SOURCE EXTRACT –
Our second week of the Easter holidays was a unique time for us: it was block of days off yet we spent every night at our tiny place in Laindon. With Dave visiting it was decided - not by me, mind you, but given how weary I'd grown of our endless weekend/holiday overnight trips (with some big ones still to come) I wasn't about to complain. It was nice to be able to take some day trips - and we did plenty of them over the last week of March. Easter Sunday was spent up in Essex's famed Constable Country, while the day after we took in Southend, as if we were out to show Dave that our adopted county was equal doses pristine and tacky. A lengthy, tightly-packed car ride to Stratford followed. Shakespeare's house was nice and the town in general quite lovely but it was let down somewhat by our first disappointing pub lunch - even though I wasn't expecting much from The Slug & Lettuce, which doesn't exactly evoke fine dining.

WRITTEN REQUEST 1 –
Can you repeat exactly the rows below, from the line containing "How far from the photo's" up to and including the line containing "4634 centimetres"?

SUPPLIED RECORDS –
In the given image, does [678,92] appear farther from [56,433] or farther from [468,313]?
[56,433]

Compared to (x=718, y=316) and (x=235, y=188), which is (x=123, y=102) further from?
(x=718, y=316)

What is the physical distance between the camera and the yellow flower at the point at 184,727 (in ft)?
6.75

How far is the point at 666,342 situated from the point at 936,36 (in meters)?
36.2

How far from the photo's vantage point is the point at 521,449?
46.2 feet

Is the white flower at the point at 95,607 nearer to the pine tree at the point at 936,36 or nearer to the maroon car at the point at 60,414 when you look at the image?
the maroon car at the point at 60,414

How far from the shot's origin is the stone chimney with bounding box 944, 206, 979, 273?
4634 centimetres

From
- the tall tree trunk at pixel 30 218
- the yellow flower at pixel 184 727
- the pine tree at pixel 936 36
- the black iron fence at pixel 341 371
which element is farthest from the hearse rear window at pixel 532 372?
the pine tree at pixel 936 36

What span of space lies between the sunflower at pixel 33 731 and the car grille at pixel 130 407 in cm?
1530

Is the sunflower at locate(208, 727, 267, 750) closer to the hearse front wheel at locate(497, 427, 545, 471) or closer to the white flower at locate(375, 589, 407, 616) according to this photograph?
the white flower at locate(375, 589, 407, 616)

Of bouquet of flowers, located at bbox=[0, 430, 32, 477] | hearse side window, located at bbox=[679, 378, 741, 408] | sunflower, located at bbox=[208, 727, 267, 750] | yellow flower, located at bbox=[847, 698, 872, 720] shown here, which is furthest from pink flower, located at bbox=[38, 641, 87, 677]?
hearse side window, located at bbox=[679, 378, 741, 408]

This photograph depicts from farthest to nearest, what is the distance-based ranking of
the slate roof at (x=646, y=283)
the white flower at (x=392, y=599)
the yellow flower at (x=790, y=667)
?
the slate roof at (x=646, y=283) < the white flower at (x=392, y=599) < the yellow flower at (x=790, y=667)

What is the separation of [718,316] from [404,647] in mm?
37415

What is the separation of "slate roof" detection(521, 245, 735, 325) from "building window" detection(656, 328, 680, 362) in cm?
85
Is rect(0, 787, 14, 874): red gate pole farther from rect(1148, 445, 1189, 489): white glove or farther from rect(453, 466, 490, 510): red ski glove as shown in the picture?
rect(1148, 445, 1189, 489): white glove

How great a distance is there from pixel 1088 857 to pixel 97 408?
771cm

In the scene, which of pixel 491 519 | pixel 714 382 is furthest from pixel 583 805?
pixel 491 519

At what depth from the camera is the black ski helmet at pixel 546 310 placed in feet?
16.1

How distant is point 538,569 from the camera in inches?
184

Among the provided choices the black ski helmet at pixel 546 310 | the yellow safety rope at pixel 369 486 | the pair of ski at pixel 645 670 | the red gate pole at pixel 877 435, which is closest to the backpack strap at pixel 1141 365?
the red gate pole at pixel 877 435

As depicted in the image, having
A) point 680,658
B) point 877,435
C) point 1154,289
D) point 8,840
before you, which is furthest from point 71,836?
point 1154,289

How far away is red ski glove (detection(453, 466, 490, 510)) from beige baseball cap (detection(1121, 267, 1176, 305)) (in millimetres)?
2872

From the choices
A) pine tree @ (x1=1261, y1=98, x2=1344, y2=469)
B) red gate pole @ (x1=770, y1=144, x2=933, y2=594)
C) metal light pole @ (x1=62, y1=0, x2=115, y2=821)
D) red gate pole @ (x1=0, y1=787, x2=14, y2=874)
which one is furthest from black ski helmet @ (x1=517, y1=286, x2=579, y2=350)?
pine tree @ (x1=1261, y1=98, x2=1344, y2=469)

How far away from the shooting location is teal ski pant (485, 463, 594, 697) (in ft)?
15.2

---

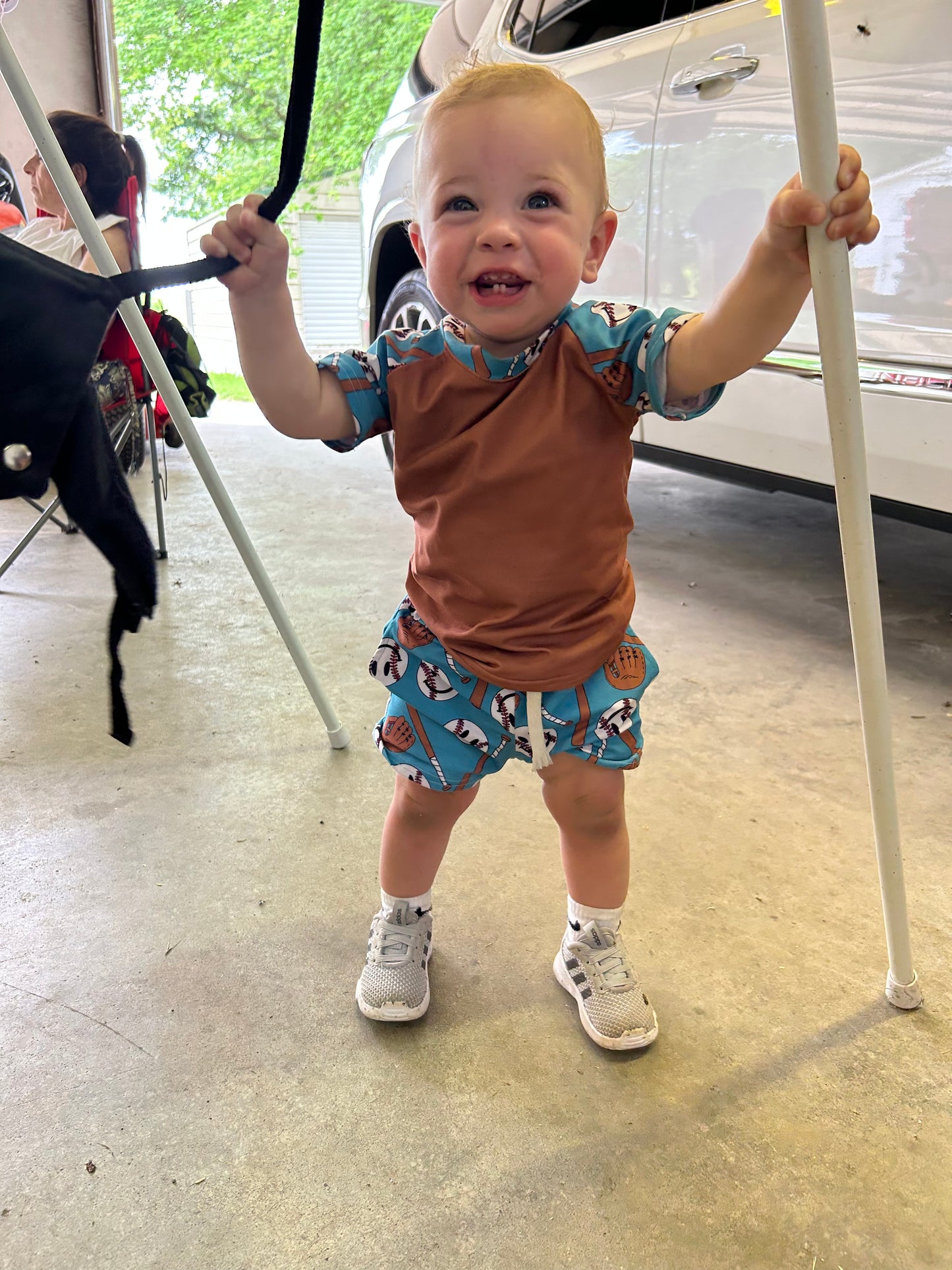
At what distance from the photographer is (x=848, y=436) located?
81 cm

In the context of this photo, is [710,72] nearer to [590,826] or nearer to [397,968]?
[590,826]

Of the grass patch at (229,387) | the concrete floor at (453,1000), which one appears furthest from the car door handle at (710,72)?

WRITTEN REQUEST 2 –
Can you transcribe the whole Easter holidays passage above, word for word?

TASK RESULT 1 –
How far from the photo's vantage point is the point at 521,449?
46.2 feet

Is the white flower at the point at 95,607 nearer to the pine tree at the point at 936,36 or nearer to the maroon car at the point at 60,414 when you look at the image?
the maroon car at the point at 60,414

How far from the shot's origin is the stone chimney with bounding box 944, 206, 979, 273?
4634 centimetres

TASK RESULT 2 –
Our second week of the Easter holidays was a unique time for us: it was block of days off yet we spent every night at our tiny place in Laindon. With Dave visiting it was decided - not by me, mind you, but given how weary I'd grown of our endless weekend/holiday overnight trips (with some big ones still to come) I wasn't about to complain. It was nice to be able to take some day trips - and we did plenty of them over the last week of March. Easter Sunday was spent up in Essex's famed Constable Country, while the day after we took in Southend, as if we were out to show Dave that our adopted county was equal doses pristine and tacky. A lengthy, tightly-packed car ride to Stratford followed. Shakespeare's house was nice and the town in general quite lovely but it was let down somewhat by our first disappointing pub lunch - even though I wasn't expecting much from The Slug & Lettuce, which doesn't exactly evoke fine dining.